** PASSAGE follows **

By Bernard Okafor
Citrus is a commonly cultivated tree crop in Nigeria. It is in high demand because of its nutritional, economic and industrial values. Citrus cultivation in Nigeria is mainly under rainfed conditions in rainforest/derived guinea savanna zones of the country with the Sahel and Sudan savanna being drier parts and not very favorable for citrus production except under irrigation. Common citrus varieties grown in Nigeria include Citrus sinensis, Citrus paradisi, Citrus limon, Citrus grandis and Citrus reticulata (see Table 1).
Intercropping (growing crops among plants of a different kind, in the space between rows) before canopy closure in orchards is carried out to generate extra income for the farmers before the trees reach economic yield and maturity. The crops intercropped are often used to improve family food and nutritional security and to enhance livelihood with the crops harvested used as soil amendments. Other reasons for intercropping include pest/disease and erosion control.
Citrus is produced under multiple tree cropping systems mainly as intercrops. It is produced in homesteads, open space and orchards. Orchards are more common in Central Nigeria.
Citrus is planted at a conventional spacing of 7 meters by 7 meters. However, it is planted at 6 meters by 6 meters or 5 meters by 5 meters in some situations.
A high percentage of citrus in Nigeria is produced under multiple tree cropping systems. This involves intercropping with Theobroma cacao, Musa spp., Mangifera indica, Irvingia spp., Chrysophyllum albidum, Elaeis guineensis, Anacardium occidentale, Dacryodes edulis and other economic tree crops depending on the agro ecology. In these conditions, there is no regular spacing, and soil fertility depends mainly on decomposition of leaf litter. Intercropping of citrus with vegetables is also commonly practiced (Figure 1).

** End of PASSAGE **

● ASSIGNMENT:
Answer these questions from the passage on citrus in Nigeria:
1. What is the conventional spacing for planting citrus?
2. In which part of Nigeria are orchards more common?
3. In multiple tree cropping systems, what does soil fertility mainly depend on?

** SUPPLIED DATA follows **

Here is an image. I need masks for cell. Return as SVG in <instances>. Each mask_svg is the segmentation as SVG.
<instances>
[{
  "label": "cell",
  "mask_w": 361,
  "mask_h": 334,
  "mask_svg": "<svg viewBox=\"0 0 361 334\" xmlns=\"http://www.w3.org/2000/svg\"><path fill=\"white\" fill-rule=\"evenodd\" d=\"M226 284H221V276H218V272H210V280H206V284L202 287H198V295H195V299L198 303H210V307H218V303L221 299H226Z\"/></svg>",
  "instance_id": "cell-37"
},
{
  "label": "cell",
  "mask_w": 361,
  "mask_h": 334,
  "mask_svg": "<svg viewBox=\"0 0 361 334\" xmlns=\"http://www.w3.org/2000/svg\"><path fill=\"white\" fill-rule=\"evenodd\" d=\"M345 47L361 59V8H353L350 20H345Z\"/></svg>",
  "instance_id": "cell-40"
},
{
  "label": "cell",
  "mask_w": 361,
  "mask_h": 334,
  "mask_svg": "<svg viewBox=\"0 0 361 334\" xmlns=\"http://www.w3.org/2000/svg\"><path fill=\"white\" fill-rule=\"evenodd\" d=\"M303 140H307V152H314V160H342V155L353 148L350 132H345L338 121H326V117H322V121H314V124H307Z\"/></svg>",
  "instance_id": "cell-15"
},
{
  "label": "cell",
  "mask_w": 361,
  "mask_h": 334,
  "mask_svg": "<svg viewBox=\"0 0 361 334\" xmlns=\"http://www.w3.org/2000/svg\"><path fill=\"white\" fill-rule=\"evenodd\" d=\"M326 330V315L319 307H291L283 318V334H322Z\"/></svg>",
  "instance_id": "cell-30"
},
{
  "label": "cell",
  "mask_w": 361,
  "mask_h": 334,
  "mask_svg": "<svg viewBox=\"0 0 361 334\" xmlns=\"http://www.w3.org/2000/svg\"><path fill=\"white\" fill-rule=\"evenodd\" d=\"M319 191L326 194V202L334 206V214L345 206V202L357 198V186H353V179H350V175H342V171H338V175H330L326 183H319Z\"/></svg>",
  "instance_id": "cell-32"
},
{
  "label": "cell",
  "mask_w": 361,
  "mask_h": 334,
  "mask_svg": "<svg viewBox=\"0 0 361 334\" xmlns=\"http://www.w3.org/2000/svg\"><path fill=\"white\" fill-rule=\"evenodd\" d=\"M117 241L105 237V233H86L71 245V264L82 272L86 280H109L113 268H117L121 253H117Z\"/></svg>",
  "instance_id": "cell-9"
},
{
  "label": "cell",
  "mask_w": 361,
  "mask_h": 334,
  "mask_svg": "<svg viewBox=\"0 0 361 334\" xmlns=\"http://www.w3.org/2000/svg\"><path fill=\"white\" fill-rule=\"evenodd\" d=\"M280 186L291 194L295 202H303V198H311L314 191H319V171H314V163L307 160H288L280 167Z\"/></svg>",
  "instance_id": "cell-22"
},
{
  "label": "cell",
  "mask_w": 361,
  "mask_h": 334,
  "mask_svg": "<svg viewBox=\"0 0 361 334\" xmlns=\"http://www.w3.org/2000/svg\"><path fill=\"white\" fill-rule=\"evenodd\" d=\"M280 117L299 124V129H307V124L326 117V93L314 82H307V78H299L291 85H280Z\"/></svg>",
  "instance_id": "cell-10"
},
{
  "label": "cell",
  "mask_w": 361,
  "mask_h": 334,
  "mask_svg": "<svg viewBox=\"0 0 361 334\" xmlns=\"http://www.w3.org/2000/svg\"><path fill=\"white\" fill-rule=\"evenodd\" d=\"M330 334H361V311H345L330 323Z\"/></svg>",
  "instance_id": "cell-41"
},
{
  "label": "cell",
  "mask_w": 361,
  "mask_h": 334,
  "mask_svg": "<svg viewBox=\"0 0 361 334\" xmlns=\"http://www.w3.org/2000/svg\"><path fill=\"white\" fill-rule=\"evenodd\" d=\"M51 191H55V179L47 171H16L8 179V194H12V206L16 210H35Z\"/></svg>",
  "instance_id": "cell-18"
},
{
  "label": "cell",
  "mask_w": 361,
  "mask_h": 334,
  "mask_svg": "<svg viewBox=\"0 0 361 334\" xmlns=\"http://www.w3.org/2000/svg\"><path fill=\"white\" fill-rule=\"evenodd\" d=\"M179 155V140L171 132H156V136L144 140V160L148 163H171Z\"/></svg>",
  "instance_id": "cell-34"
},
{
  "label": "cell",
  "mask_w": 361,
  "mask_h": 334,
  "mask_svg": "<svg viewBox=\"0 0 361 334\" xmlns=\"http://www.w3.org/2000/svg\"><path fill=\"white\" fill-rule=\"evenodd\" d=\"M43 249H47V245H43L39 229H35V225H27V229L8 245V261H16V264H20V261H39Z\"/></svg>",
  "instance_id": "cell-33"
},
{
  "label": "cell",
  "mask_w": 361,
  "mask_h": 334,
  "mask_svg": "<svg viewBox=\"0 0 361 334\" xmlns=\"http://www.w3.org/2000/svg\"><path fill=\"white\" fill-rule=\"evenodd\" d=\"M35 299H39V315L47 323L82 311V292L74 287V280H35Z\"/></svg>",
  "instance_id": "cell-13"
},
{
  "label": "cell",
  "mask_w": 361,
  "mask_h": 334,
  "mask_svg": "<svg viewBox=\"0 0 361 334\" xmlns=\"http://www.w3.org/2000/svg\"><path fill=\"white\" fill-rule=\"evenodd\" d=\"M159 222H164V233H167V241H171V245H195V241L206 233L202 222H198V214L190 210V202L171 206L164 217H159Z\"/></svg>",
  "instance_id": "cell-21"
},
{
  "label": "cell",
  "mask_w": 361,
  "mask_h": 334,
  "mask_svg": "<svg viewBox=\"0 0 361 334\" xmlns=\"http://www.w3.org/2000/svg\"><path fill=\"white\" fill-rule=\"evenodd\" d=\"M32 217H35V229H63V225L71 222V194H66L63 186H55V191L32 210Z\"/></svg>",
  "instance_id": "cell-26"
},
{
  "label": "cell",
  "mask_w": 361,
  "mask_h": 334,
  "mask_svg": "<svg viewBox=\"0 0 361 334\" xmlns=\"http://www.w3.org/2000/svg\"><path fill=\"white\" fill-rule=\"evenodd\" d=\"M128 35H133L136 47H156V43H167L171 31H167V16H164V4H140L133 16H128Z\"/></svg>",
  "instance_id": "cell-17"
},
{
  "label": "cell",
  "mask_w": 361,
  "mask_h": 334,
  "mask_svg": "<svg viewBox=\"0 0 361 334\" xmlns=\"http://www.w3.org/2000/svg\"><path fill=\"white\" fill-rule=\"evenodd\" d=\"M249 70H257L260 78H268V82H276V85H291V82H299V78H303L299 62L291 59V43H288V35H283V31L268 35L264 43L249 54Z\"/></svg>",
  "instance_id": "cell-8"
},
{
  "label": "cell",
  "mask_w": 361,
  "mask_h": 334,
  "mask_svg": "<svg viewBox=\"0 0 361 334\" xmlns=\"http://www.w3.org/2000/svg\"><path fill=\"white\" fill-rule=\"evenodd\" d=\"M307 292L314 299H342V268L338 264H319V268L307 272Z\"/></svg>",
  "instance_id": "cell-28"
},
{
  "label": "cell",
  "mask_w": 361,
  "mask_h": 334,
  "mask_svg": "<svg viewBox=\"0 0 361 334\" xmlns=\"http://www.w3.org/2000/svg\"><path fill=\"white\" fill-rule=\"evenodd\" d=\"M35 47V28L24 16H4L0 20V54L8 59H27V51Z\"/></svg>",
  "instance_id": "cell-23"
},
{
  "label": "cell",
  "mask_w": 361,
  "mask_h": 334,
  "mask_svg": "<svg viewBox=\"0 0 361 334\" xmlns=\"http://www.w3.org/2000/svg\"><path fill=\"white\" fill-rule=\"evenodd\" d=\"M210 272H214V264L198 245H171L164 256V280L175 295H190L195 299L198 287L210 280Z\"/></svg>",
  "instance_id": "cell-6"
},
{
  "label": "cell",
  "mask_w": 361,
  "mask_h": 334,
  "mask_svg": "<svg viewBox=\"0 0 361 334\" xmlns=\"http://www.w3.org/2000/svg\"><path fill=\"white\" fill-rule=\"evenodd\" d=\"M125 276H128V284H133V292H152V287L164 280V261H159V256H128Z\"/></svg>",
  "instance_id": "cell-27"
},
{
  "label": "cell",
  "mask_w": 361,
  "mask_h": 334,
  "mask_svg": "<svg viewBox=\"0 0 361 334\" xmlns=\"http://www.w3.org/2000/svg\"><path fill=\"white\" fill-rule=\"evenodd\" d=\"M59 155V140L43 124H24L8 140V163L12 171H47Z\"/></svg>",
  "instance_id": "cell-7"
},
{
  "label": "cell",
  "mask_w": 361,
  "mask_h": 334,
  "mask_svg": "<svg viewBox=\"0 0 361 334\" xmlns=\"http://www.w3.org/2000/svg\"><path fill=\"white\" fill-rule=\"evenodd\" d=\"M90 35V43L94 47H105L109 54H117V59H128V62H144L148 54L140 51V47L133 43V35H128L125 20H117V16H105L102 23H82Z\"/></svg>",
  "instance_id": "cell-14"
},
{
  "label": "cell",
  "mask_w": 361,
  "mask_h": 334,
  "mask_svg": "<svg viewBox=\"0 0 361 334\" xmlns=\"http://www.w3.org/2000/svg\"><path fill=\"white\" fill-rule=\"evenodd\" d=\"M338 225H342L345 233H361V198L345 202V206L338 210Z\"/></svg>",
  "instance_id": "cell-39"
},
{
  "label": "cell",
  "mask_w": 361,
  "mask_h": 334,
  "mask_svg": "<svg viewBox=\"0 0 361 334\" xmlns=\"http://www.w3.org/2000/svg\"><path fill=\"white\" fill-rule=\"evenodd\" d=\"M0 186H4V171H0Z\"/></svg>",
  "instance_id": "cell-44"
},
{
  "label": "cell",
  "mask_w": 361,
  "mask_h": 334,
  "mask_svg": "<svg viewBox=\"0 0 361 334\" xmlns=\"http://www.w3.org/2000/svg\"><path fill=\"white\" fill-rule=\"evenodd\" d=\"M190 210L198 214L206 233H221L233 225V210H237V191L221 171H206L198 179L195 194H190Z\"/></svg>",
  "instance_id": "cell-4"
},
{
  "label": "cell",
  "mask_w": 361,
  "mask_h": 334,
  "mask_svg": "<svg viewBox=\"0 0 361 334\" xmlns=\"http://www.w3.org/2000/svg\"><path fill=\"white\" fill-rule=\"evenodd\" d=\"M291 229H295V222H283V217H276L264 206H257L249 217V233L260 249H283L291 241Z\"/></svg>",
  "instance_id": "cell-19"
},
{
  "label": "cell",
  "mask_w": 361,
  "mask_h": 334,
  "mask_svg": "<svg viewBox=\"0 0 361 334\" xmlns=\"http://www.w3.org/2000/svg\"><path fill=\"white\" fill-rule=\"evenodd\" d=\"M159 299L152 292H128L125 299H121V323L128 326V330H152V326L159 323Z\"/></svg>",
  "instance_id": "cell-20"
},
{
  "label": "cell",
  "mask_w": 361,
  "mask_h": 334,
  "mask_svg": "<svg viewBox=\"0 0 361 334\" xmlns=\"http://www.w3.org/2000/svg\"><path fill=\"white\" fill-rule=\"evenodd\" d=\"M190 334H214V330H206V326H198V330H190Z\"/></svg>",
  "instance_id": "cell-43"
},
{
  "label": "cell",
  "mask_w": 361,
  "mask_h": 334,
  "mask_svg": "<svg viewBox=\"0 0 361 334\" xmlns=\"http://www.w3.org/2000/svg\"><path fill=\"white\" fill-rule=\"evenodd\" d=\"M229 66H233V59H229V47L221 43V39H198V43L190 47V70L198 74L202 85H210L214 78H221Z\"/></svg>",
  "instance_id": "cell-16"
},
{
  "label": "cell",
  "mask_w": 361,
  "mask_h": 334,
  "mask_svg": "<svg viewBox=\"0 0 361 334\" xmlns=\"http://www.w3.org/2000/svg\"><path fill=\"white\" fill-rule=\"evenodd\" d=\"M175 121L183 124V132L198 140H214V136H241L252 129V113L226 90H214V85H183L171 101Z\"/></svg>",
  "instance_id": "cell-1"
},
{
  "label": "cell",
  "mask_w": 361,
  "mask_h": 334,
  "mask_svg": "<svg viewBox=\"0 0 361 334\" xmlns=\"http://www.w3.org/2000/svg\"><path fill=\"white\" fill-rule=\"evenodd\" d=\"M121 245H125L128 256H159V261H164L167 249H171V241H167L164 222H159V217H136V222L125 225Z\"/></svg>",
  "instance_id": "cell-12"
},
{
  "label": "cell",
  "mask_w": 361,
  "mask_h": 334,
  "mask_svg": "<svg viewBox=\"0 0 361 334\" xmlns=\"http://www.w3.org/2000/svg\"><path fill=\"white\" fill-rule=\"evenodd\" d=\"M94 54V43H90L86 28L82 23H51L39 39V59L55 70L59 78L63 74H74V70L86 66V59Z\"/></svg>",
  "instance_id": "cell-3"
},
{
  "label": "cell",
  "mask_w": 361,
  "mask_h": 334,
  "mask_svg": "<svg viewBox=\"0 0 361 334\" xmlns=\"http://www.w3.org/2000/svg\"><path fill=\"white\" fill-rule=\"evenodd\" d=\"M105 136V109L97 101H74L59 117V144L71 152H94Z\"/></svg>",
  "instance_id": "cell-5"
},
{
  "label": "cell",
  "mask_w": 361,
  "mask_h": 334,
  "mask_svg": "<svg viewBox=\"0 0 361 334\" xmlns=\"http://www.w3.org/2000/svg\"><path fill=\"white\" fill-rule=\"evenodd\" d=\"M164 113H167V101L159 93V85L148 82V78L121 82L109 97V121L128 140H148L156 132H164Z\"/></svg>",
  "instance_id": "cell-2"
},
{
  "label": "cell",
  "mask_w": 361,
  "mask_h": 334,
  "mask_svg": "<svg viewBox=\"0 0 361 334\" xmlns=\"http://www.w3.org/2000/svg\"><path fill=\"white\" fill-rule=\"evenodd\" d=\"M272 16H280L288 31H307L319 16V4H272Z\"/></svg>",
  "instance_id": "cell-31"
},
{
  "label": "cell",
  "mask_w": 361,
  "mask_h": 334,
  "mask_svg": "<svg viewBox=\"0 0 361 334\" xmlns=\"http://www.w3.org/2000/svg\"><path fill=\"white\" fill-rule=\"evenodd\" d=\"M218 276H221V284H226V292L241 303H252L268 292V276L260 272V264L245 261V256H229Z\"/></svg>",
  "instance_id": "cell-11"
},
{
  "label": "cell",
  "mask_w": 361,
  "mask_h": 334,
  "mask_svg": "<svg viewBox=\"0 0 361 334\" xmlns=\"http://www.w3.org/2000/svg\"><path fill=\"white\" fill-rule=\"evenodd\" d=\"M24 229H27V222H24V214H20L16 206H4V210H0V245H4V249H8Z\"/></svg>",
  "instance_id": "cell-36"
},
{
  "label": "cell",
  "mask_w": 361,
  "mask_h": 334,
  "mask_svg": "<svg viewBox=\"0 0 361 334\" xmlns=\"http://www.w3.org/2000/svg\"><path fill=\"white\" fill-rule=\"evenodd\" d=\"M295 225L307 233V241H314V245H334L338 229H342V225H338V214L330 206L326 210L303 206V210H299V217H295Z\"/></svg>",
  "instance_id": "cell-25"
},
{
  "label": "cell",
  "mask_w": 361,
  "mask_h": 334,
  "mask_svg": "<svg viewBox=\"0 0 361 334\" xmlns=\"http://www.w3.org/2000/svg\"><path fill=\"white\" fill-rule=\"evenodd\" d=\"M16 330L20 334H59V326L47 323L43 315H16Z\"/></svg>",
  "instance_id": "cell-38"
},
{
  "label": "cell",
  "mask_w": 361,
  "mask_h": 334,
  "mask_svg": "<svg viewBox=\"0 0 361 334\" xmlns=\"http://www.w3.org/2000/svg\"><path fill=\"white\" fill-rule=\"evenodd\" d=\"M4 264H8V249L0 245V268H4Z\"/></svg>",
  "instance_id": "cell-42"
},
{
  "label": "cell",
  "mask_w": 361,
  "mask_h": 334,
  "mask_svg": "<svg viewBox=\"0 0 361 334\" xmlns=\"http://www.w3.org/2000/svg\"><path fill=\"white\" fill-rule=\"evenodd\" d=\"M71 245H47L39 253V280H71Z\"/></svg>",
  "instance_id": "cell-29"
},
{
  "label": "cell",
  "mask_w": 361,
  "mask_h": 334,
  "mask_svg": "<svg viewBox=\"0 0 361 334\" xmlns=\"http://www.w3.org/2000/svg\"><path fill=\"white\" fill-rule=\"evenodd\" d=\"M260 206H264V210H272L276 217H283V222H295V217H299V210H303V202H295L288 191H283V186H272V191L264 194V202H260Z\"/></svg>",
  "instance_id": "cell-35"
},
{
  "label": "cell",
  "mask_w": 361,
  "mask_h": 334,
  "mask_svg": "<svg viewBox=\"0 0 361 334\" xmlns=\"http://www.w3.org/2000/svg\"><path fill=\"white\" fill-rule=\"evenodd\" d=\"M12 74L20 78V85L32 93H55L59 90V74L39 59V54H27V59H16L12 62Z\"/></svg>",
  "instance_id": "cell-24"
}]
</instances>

** End of SUPPLIED DATA **

● SOLUTION TO THIS PROBLEM:
1. 7 meters by 7 meters.
2. Central Nigeria.
3. Decomposition of leaf litter.